This article is spot on and goes beyond the tech industry. In the last 10 years I’ve been approached for handful of roles by recruiters. One of these led to my time at Home Depot which was arguably the single best professional learning time of my life (though not a great long term fit).
Three have been fishy (the company name is not revealed and, in two cases, the specific industry was obscured all in the name of confidentiality).
I went through one of these which involved a couple of interviews. These were ridiculous as they seemed like pure HR exercises with no scope for detailed questions of the challenges the “firm” was facing. It was only afterwards that I was filled in on this ploy by recruiters to fill their bench. Apparently this is common practice during slower hiring times to utilize recruiter cycles and to engage potential hires.
Boris’s comments on the start-up world are especially true. The challenges for tech talent recruitment are even more complex given the multiple hats early hires wear.

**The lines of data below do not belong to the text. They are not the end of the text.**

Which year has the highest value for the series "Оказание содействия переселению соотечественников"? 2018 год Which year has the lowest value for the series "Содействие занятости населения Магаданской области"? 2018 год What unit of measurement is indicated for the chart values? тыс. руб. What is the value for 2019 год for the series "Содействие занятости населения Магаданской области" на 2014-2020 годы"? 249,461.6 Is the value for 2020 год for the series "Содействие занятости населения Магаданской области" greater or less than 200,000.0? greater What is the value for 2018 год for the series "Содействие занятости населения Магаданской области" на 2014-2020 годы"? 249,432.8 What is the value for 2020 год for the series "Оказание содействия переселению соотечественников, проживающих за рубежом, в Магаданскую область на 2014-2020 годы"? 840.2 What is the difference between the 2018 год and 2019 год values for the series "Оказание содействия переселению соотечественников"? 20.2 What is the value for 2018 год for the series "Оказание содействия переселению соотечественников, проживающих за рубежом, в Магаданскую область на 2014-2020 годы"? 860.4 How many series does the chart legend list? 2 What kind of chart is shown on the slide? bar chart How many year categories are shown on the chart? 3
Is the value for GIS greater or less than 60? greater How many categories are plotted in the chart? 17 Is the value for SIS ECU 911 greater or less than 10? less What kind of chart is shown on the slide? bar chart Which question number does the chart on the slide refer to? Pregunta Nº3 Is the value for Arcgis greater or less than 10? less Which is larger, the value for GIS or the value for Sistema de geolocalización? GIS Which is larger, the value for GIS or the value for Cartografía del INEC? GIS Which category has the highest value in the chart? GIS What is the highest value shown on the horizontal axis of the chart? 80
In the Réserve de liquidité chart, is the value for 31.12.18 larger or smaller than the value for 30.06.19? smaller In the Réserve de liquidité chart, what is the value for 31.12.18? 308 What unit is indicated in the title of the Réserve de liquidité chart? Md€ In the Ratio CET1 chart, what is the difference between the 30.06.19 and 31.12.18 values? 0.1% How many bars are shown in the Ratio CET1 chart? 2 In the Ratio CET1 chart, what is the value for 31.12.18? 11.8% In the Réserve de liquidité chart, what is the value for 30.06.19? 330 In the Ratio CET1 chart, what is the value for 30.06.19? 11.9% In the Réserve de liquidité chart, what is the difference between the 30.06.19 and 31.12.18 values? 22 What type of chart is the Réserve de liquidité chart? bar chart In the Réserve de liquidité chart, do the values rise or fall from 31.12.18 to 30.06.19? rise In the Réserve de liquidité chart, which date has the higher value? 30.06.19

The world is changing around recruiters. They are in the position travel agents were as the internet started to make little shops on the high street with cards in the window promising the joys of Lanzarote look quaint and anachronistic. As one start-up founder puts it: “Recruiters know the world is changing. They’re not stupid people – being parasitic doesn’t imply stupidity. So their new message is that they don’t just have CVs and candidates, they offer ‘value-added services’. But, basically, that’s bullshit.”
Tech recruiting is going through a sea change. Recruiters haven’t really caught up with where the market is at, especially at the startup end of things.
BTW, The Kernel is a great blog out of Europe - recommended reading.